Photo by Steve Evans

In the semi-rural area that I was posted to, 40 kms far from Ankara City center, we treated family planning activities and contraception as a priority; abortion was not permitted. But several women from our area, came to us with severe anemia ( Haemoglobin levels as low as 3 to 5 gms) after having had abortions in privatized city clinics. We had to hospitalize them for days in order to save their lives.

I remember three cases of unsafe abortion clearly.  I received all of them within a month’s time, from a neighborhood close to ours, and not directly under our administration. But we were the closest emergency facility to women in this region.

All three women had some common characteristics: they were in their mid thirties, had too many living children and did not want to have any more. All of them had failed to use an effective contraceptive method. All three of them were also poor and could not afford to go to private services to terminate their unwanted pregnancies. Therefore they chose an unsafe method to terminate the unwanted pregnancy: one inserted soap into the uterus, the other used the tip of a matchstick , and the third woman had inserted a sharp instrument into her womb.

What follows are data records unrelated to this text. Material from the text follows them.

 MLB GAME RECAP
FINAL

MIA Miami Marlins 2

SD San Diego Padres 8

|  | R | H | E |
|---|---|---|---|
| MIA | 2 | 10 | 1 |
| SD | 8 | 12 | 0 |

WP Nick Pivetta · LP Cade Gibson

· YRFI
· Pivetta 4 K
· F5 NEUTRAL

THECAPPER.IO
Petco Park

When they reached  my hospital, all of them were showing signs of multi-organ failure. They had developed jaundice, a sign that the liver was compromised, and all of them were not passing urine, a sign of kidney failure. As a physician it is too difficult to describe what I felt. I was helpless, and  unable to do anything to save these women’s lives. I helped alleviate their condition, and immediately sent them by ambulances to a more advanced hospital int he city center. I followed their cases and unfortunately found out that all of them had died only a few days after their admission, despite the vigorous efforts of the hospital staff.

This was a turning point in my career, and I promised myself that I would do everything to save such unnecessary deaths. After that we initiated a series of research with the collaboration of the WHO to demonstrate the effect of unsafe abortion on women’s health as well as cost of illegal abortion on health care services.

In the  early 1980s with the leading role of our Ministry of Health, a draft legislation was prepared to legalize abortion on request. It was a daunting task to convince so many people who were opposed to the idea. Scientific research results were extensively used in all advocacy activities,and leadership was the most effective factor for our success. Fortunately our efforst paid off. In 1983 the Population Planning Law was accepted. This new law legalized induced abortion up to 10 weeks of pregnancy on request; trained general practitioners were authorized to terminate early pregnancies, trained nurses and midwives authorized to insert intra uterine devices.

That was a revolutionary legislation and it made a great impact on women’s reproductive health in Turkey. In a few years the prevalence of IUD had doubled, maternal deaths due to unsafe abortion had almost disappeared, and as shown in a a nationwide survey on Maternal Mortality induced abortion was responsible for only 2% of all maternal deaths decreased to 2% (in contrast to the 50% before the law).

I believe these stories not only demonstrate the favorable effect of legalizing abortion, but also the respect to reproductive health & rights of women in Turkey, which should be the duty of the government as emphasized in all international conventions, treaties, agreed documents.

But only 3 months ago all of a sudden our Prime Minister publicly stated his opinion against abortion. All of us who know the history of induced abortion in Turkey were shocked and could not know what to think and what to say. All advocacy activities started all over again but this time we are not fighting to gain something new, but protecting a right that was already granted to us.

We have a proverb in Turkey that says “the rivers cannot be streamed back”. Therefore that unfortunate idea was only “a slip of the tongue of our Prime Minister”. This is my personal opinion. After having been a physician for over 40 years and witnessing all the progress – the failures and successs in women’s health in Turkey I hope women will continue to enjoy their reproductive rights freely.